• [What you will do] Reproduce every one of the entries below word for word, changing nothing.

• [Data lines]
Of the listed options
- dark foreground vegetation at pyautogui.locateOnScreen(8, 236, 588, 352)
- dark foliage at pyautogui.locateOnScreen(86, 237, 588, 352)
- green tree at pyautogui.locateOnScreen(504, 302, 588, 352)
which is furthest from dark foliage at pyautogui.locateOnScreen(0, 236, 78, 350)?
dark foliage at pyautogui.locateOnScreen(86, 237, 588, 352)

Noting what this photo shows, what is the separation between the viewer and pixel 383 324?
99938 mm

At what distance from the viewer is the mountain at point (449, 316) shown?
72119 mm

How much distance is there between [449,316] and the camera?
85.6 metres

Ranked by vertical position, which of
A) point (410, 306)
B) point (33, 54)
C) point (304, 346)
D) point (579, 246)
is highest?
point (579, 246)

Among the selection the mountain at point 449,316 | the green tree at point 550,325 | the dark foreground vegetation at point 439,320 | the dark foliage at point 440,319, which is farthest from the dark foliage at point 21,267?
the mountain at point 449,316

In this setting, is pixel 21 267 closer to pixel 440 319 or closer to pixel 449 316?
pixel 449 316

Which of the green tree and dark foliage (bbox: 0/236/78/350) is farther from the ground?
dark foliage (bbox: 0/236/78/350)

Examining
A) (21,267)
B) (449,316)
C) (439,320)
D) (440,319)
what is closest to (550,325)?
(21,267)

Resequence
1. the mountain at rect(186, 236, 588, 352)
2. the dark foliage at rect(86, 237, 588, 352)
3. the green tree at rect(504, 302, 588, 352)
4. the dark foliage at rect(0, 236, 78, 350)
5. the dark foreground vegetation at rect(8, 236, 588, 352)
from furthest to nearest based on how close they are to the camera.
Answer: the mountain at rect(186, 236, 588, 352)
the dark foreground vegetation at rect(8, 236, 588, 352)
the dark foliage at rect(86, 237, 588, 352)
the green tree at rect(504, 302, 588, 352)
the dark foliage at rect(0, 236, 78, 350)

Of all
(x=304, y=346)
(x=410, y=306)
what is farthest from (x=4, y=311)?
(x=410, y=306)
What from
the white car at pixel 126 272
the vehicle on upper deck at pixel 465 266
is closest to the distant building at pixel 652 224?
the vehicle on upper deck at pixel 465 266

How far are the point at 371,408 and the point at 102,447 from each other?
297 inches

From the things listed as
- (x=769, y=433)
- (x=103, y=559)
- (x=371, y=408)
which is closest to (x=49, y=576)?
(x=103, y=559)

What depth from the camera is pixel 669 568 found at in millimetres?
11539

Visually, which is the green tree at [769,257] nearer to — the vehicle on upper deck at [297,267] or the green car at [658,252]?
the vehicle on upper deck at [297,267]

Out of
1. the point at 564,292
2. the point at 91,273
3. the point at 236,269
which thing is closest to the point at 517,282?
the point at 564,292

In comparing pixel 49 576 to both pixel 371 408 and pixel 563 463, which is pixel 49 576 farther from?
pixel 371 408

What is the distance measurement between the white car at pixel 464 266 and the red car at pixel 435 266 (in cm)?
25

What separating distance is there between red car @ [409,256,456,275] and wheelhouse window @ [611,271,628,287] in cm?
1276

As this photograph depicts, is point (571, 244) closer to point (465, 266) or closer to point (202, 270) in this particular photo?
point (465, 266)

• [Expected answer]
Of the listed options
- dark foreground vegetation at pyautogui.locateOnScreen(8, 236, 588, 352)
- dark foliage at pyautogui.locateOnScreen(86, 237, 588, 352)
- green tree at pyautogui.locateOnScreen(504, 302, 588, 352)
which is furthest from dark foliage at pyautogui.locateOnScreen(0, 236, 78, 350)?
dark foliage at pyautogui.locateOnScreen(86, 237, 588, 352)

Noting what this photo shows, what is the separation between the viewer and pixel 383 324?
99938 mm

At what distance from the viewer is the mountain at point (449, 316) shown?
72119 mm

How much distance is there between [449,316] and the camera?
85.6 metres

Ranked by vertical position, which of
A) point (410, 306)
B) point (33, 54)
C) point (304, 346)
D) point (579, 246)
is highest?
point (579, 246)

Among the selection the mountain at point 449,316 | the green tree at point 550,325 | the dark foreground vegetation at point 439,320 | the dark foliage at point 440,319, which is farthest from the dark foliage at point 21,267?
the mountain at point 449,316

In this setting, is pixel 21 267 closer to pixel 440 319 or closer to pixel 449 316?
pixel 449 316

Which of the green tree and dark foliage (bbox: 0/236/78/350) is farther from the ground?
dark foliage (bbox: 0/236/78/350)

Examining
A) (21,267)
B) (449,316)
C) (439,320)
D) (440,319)
what is closest to (550,325)?
(21,267)

Resequence
1. the mountain at rect(186, 236, 588, 352)
2. the dark foliage at rect(86, 237, 588, 352)
3. the green tree at rect(504, 302, 588, 352)
4. the dark foliage at rect(0, 236, 78, 350)
5. the dark foreground vegetation at rect(8, 236, 588, 352)
from furthest to nearest based on how close they are to the camera.
Answer: the mountain at rect(186, 236, 588, 352)
the dark foreground vegetation at rect(8, 236, 588, 352)
the dark foliage at rect(86, 237, 588, 352)
the green tree at rect(504, 302, 588, 352)
the dark foliage at rect(0, 236, 78, 350)

Of all
(x=304, y=346)
(x=410, y=306)
what is farthest from (x=4, y=311)?
(x=410, y=306)
What from
the white car at pixel 126 272
the vehicle on upper deck at pixel 465 266
is closest to the distant building at pixel 652 224?
the vehicle on upper deck at pixel 465 266

How far are the point at 371,408 and the point at 102,447 from each other?
297 inches

From the things listed as
- (x=769, y=433)
- (x=103, y=559)
- (x=371, y=408)
which is closest to (x=49, y=576)?
(x=103, y=559)

What depth from the camera is pixel 669 568 found at in millimetres?
11539

Visually, which is the green tree at [769,257] nearer to — the vehicle on upper deck at [297,267] or the green car at [658,252]?
the vehicle on upper deck at [297,267]

Out of
1. the point at 564,292
2. the point at 91,273
3. the point at 236,269
which thing is closest to the point at 517,282?
the point at 564,292

In comparing pixel 49 576 to both pixel 371 408 and pixel 563 463, which is pixel 49 576 farther from?
pixel 371 408

What is the distance measurement between the white car at pixel 464 266 and the red car at pixel 435 266 (in cm)?
25

What separating distance is there between red car @ [409,256,456,275] and wheelhouse window @ [611,271,628,287] in cm?
1276

As this photograph depicts, is point (571, 244) closer to point (465, 266) or closer to point (202, 270) in this particular photo?
point (465, 266)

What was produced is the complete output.